Genomic copy number variations (CNVs) are among the most important structural variations. They are linked to several diseases and cancer types. Cancer is a leading cause of death worldwide. Several studies were conducted to investigate the causes of cancer and its association with genomic changes to enhance its management and improve the treatment opportunities. Classification of cancer types based on the CNVs falls in this category of research. We reviewed the recent, most successful methods that used machine learning algorithms to solve this problem and obtained a dataset that was tested by some of these methods for evaluation and comparison purposes. We propose three deep learning techniques to classify cancer types based on CNVs: a six-layer convolutional net (CNN6), residual six-layer convolutional net (ResCNN6), and transfer learning of pretrained VGG16 net. The results of the experiments performed on the data of six cancer types demonstrated a high accuracy of 86% for ResCNN6 followed by 85% for CNN6 and 77% for VGG16. The results revealed a lower prediction accuracy for one of the classes (uterine corpus endometrial carcinoma (UCEC)). Repeating the experiments after excluding this class reveals improvements in the accuracies: 91% for CNN6 and 92% for Res CNN6. We observed that UCEC and ovarian serous carcinoma (OV) share a considerable subset of their features, which causes a struggle for learning in the classifiers. We repeated the experiment again by balancing the six classes through oversampling of the training dataset and the result was an enhancement in both overall and UCEC classification accuracies.

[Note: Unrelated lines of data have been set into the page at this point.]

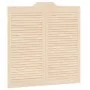 Puertas batientes diseño de lamas 1 par 100x100cm madera pino by , Doors for the home - Ref: Foro24-4107134, Price: 83,91 €, ...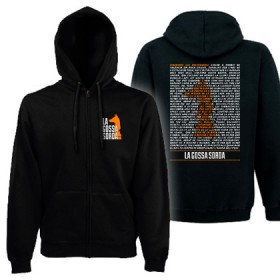 Sudadera cremallera con trasera "Esbarzers"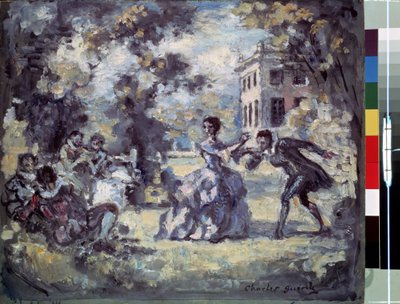 "场景"（风情画），画家：查尔斯-格兰（1875-1939 年），约 1908 年。 圣彼得堡，冬宫博物馆 DR 作者 查尔斯·弗朗索瓦·普罗斯珀·盖林
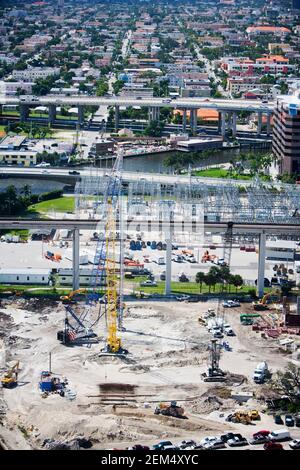 High angle view of a construction site, Miami, Florida, USA Stock Photo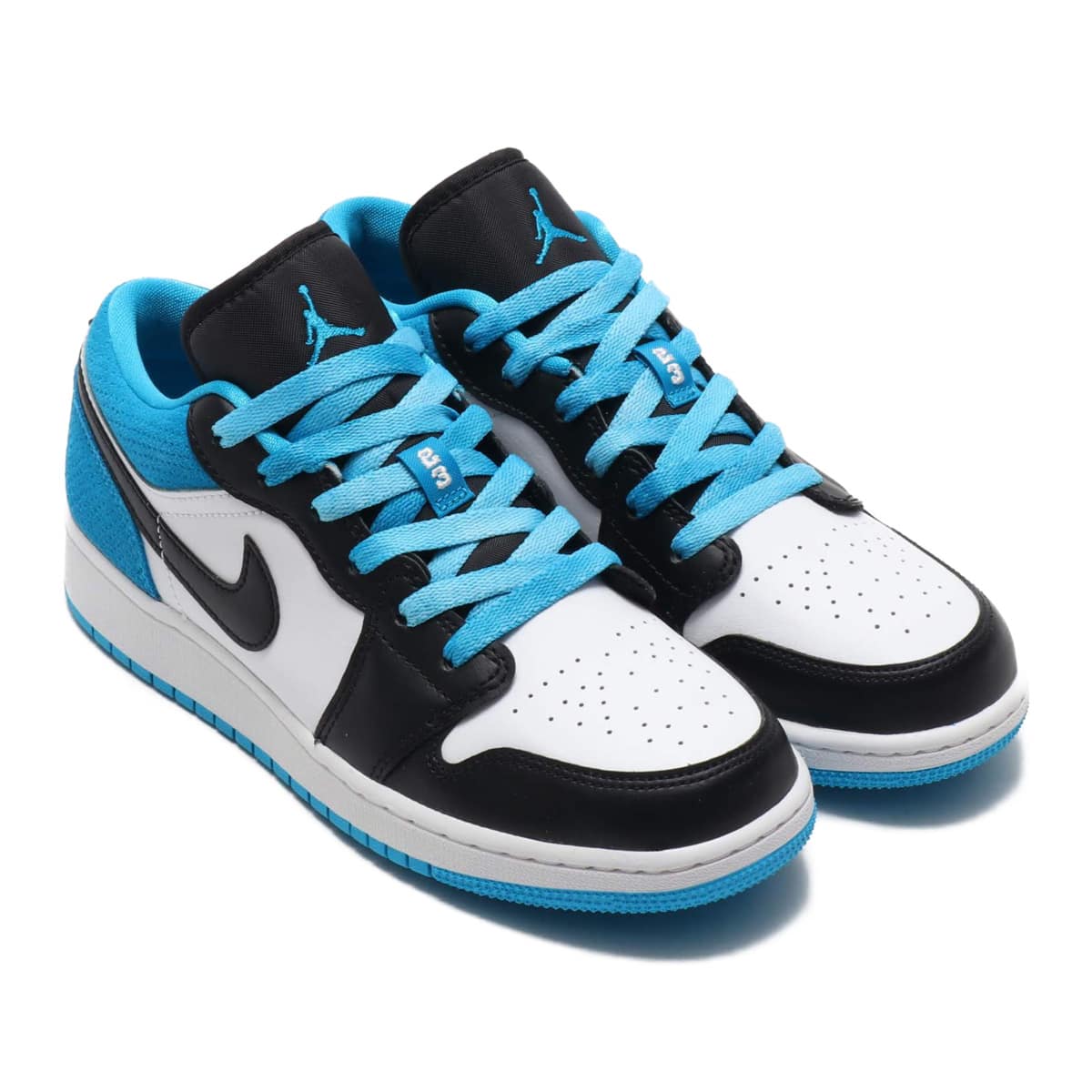 JORDAN BRAND AIR JORDAN 1 LOW SE (GS) BLACK/BLACK-LASER BLUE-WHITE
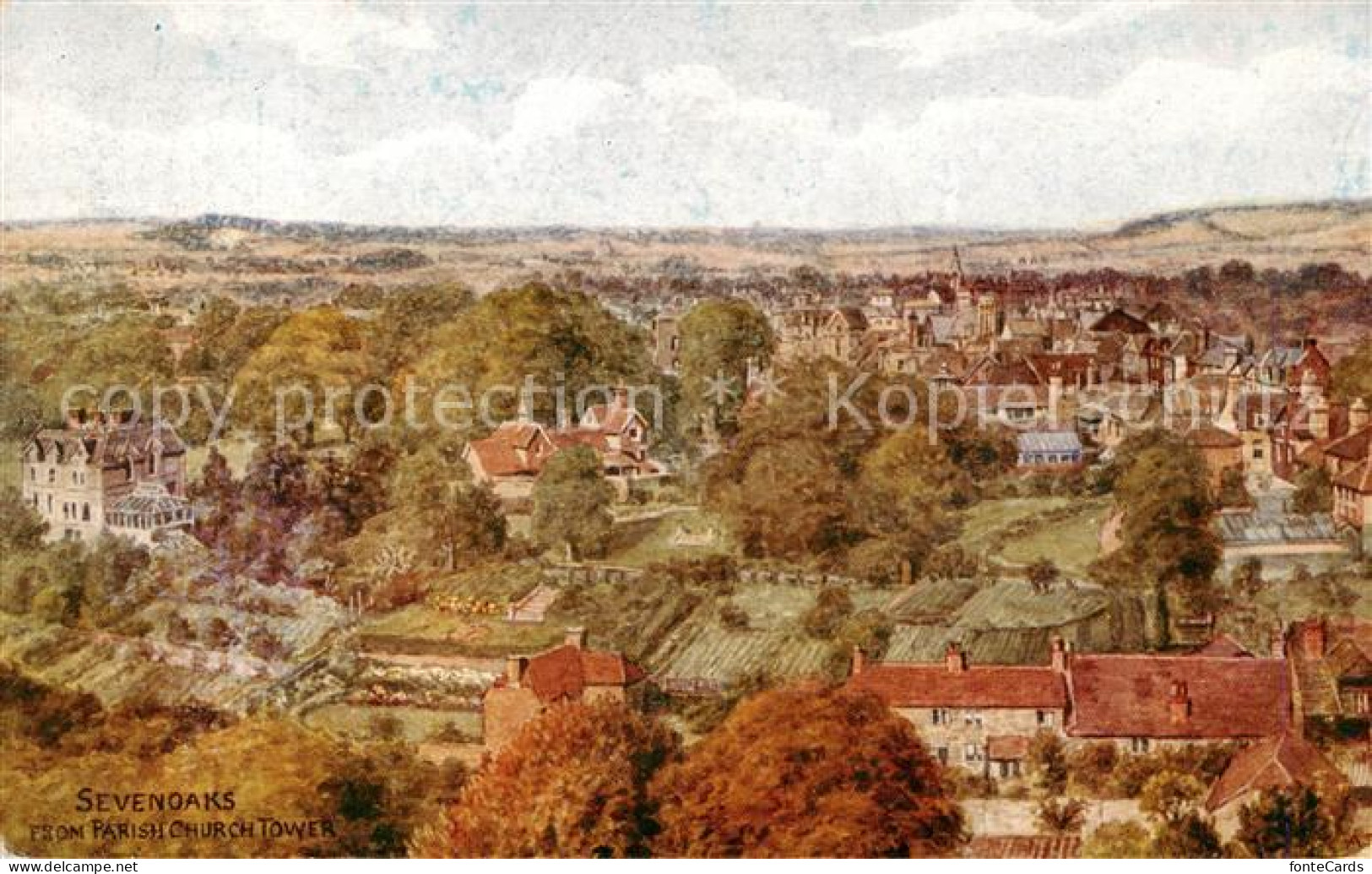 73853542 Sevenoaks  UK From Parish Church Tower  - Andere & Zonder Classificatie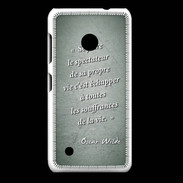 Coque Nokia Lumia 530 Spectateur Vert Citation Oscar Wilde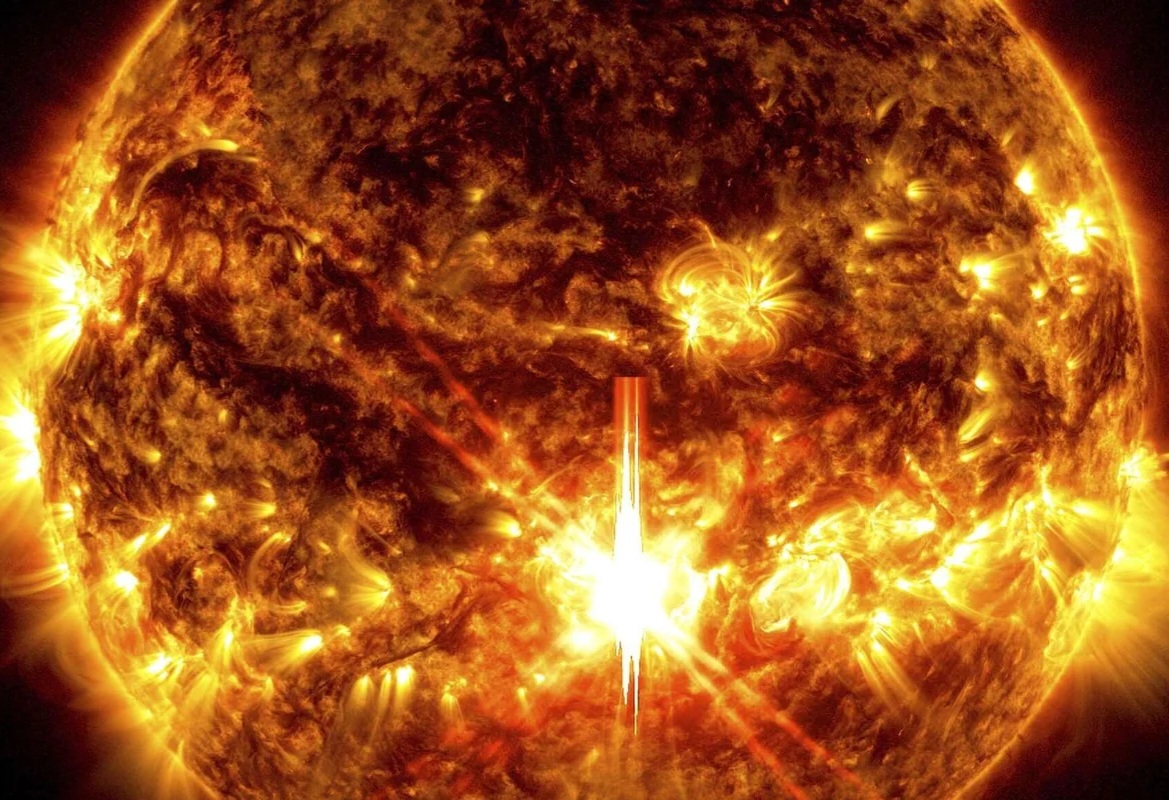 Orta əsrlərdə Yer güclü Günəş partlayışı ilə üzləşib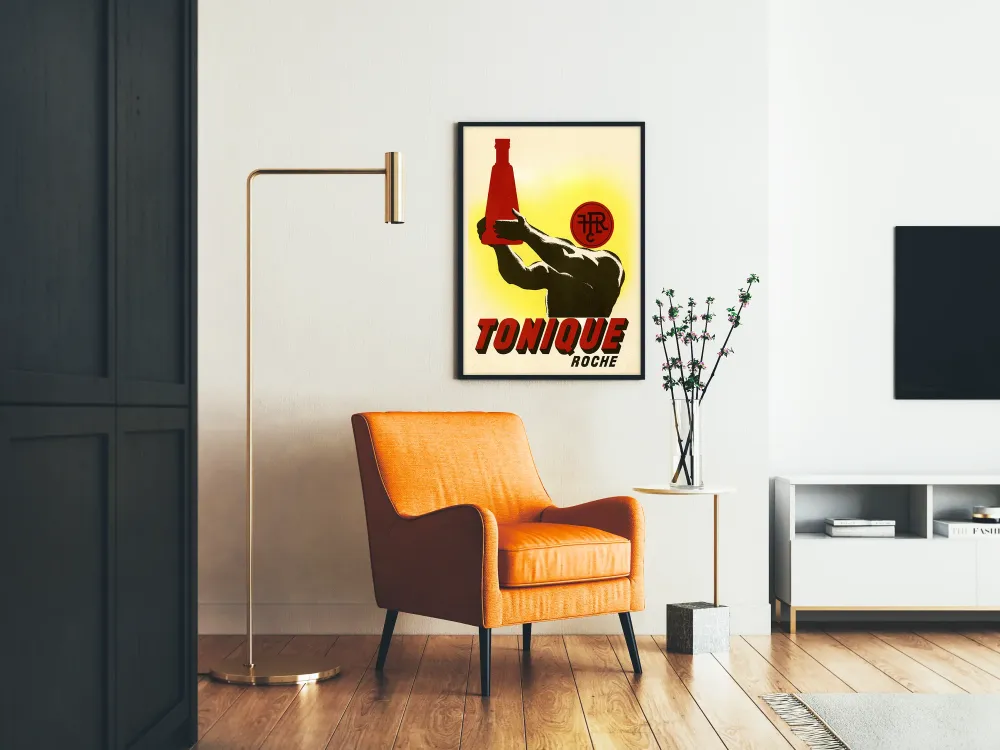 Plakat vintage Tonique Roche design retro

基因组拷贝数变异(CNVs)是最重要的结构变异之一。它们与多种疾病和癌症类型有关。癌症是全球主要的死亡原因。已经进行了几项研究来调查癌症的原因及其与基因组变化的关联,以加强其管理并改善治疗机会。基于 CNVs 的癌症类型分类属于这一研究范畴。我们回顾了最近使用机器学习算法解决此问题的最成功方法,并获得了一个数据集,这些方法中的一些方法对其进行了测试,以便进行评估和比较。我们提出了三种基于深度学习的技术来根据 CNVs 对癌症类型进行分类:一个六层卷积网络(CNN6)、残差六层卷积网络(ResCNN6)和预训练 VGG16 网络的迁移学习。在六种癌症类型的数据上进行的实验结果表明,ResCNN6 的准确率为 86%,其次是 CNN6 为 85%,VGG16 为 77%。结果表明,对于一个类别(子宫内膜癌(UCEC))的预测准确性较低。在排除该类别后重复实验表明,准确率有所提高:CNN6 为 91%,Res CNN6 为 92%。我们观察到 UCEC 和卵巢浆液性癌(OV)共享其特征的相当大部分,这使得分类器在学习方面面临困难。我们再次通过对训练数据集进行过采样来平衡六个类别,重复实验的结果是整体和 UCEC 分类准确率都得到了提高。